Residents of Chesterville won’t get an opportunity to vote on a moratorium aimed at delaying Central Maine Power Co.’s plan to build an electric transmission line through the Franklin County town.

Selectmen opted Thursday night to take no action on a request from former Republican state Sen. Tom Saviello of Wilton to schedule a special town meeting vote on the moratorium, which, if approved, would have remained in effect for 180 days. Saviello opposes CMP’s transmission line from Quebec.

He urged the board to give residents a chance to vote on a moratorium, pointing out that Chesterville residents in July voted 100-5 to oppose CMP’s New England Clean Energy Connect Project.

Saviello said a moratorium would give the Planning Board the time it needs to develop rules regulating the transmission line’s construction.

“The purpose of this (moratorium) is not to stop them,” Saviello said. “If I were in your position, I’d at least want to give voters the chance to express their opinion.”

“If we lose what we have, we will never be able to get it back,” added Megan Heikkinen, who said she was born and raised in Chesterville.

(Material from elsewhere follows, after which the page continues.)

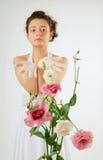 Κινηματογράφηση σε πρώτο πλάνο των λουλουδιών και μιας νύφης πίσω Στοκ φωτογραφία με δικαίωμα ελεύθερης χρήσης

Heikkinen is a member of the citizens group that opposes the CMP corridor.


But Town Clerk Pam Adams urged the board to proceed with caution. Adams said a moratorium needs to be legally justified. She said the board should consult with the town attorney or the Maine Municipal Association before making any decisions on holding a vote.

One selectman said he might be willing to schedule a special town meeting vote if residents were able to gather enough signatures to ask for a moratorium referendum.

Tony Buxton, a lawyer who heads the Preti Flaherty energy practice, said the Maine Public Utilities Commission has the power to override a local decision to deny a permit for a project such as the utility corridor. He also represents a group of industrial electricity users, which has endorsed the CMP project.

Under state law, if the PUC decides that a project “is reasonably necessary for public welfare and convenience,” it could exempt the utility from a local denial of a permit.

The $950 million project involves building a 145-mile transmission line to deliver power generated by Hydro-Quebec  to users in Massachusetts. The line through Maine would begin in Beattie Township in Franklin County and extend east and south into Somerset, Androscoggin and Cumberland counties.

Under CMP’s proposal, one-sixth of a mile, or about 880 feet of the transmission line, would pass through Chesterville.

This story was updated at 11 a.m. Sept. 13 to clarify Tony Buxton’s title.